Hoje escutei o áudio da meditação por umas 4h, acho que umas 3 semanas depois dessa primeira meditação e primeira tentativa de criação, e tentei de novo. Primeiro sensibilizei um papel 300g com as soluções a e b de cianotipia, derramando o químico no centro e tentando fazer com que a química fluísse naturalmente para as bordas, virando o papel pra lá e pra cá. Queimei as bordas da tal da foto “transparecida” com água quente, posicionei no cianótipo e deixei no sol das 12h por uns 5 minutos. Estava 31 graus na cidade e o químico perdeu a cor rapidamente, e pensei: "caramba, certeza que ficou lindo!". Mergulhei o papel na água e a imagem que tinha ficado sensibilizada, foi pro ralo junto com o excesso, permanecendo no papel apenas o que me lembrou "tentáculos de neurônios", com uma mancha branca no meio, que também me lembrou a forma de um coração opaco e abstrato.
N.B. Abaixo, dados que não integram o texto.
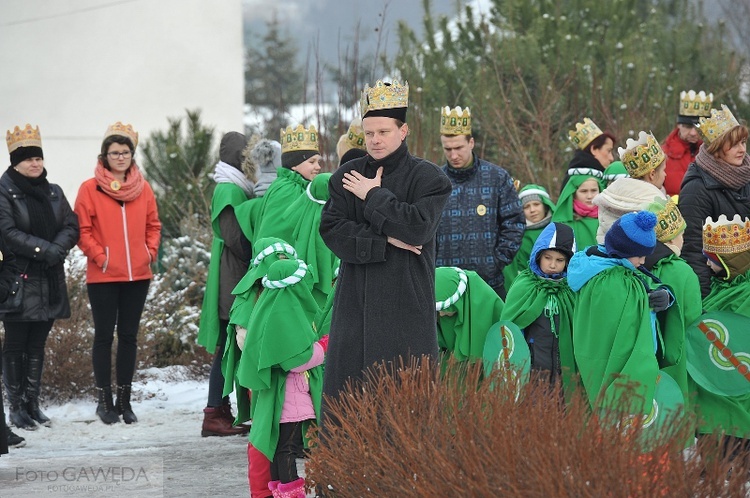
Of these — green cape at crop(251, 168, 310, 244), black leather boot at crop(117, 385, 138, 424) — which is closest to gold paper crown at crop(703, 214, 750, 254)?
green cape at crop(251, 168, 310, 244)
Pensei em corrigir a falha sensibilizando novamente a parte central que havia ficado branca/opaca com a mesma técnica, respingando um pouco mais de químico ao redor e sobrepondo um outro autorretrato, agora em um fotograma 35mm que eu também já havia queimado as bordas no mês passado.
Enquanto esperava o cianótipo secar para expor ao sol pela segunda vez, comecei a jogar suco de uva no mais novo fotolito que comprei errado, porque precisava liberar a garrafa de suco pra guardar químicos, e também porque queria achar uma utilidade para eles. Achei curioso como o suco parecia fluir naturalmente pelo caminho que ele mesmo trilhava, sem querer desviar para “fora da estrada”, ainda mais fluido que o químico da cianotipia em papel 300g, suavizando minha rigidez com o erro anterior como se me dissesse que aquele era mesmo o caminho certo, o processo certo, mesmo “errando”.
Achei linda a cor do suco no fotolito e pensei em utilizar de alguma forma em uma cianotipia, então acabei resgatando um dos autorretratos que havia imprimido em folha sulfite e primeiro sensibilizei ele com os químicos de cianotipia pra ver no que dava… eu queria ficar azul na foto. Quando mergulhei a folha na água depois da exposição no sol, o químico saiu quase completamente, acho que pela baixa absorção do papel, e pela sua fragilidade, começou a se despedaçar. Rapidamente peguei uma folha 300g em branco para usar como base e tentar reposicionar a foto despedaçada. Me encantei com a forma em que o papel se despedaçou e logo pensei que era ali que eu tinha que jogar o magenta do suco. O resultado me remeteu diretamente aos dois processos anteriores: o desejo de me colocar no coração abstrato de uma “criação neural”, deixando resquícios azuis sobre minha pele, e a aceitação de simplesmente permitir a vida fluir, colorindo os rasgos de um corpo frágil, como quem convida para ver aquilo que conseguiu fazer das próprias feridas.
Finalizei expondo o primeiro cianótipo no sol novamente e finalmente me pareceu dar certo. E me vi ali, seguindo o fluxo natural dos acontecimentos, como se me lembrasse perfeitamente de cada palavra dita por Irmina durante a meditação.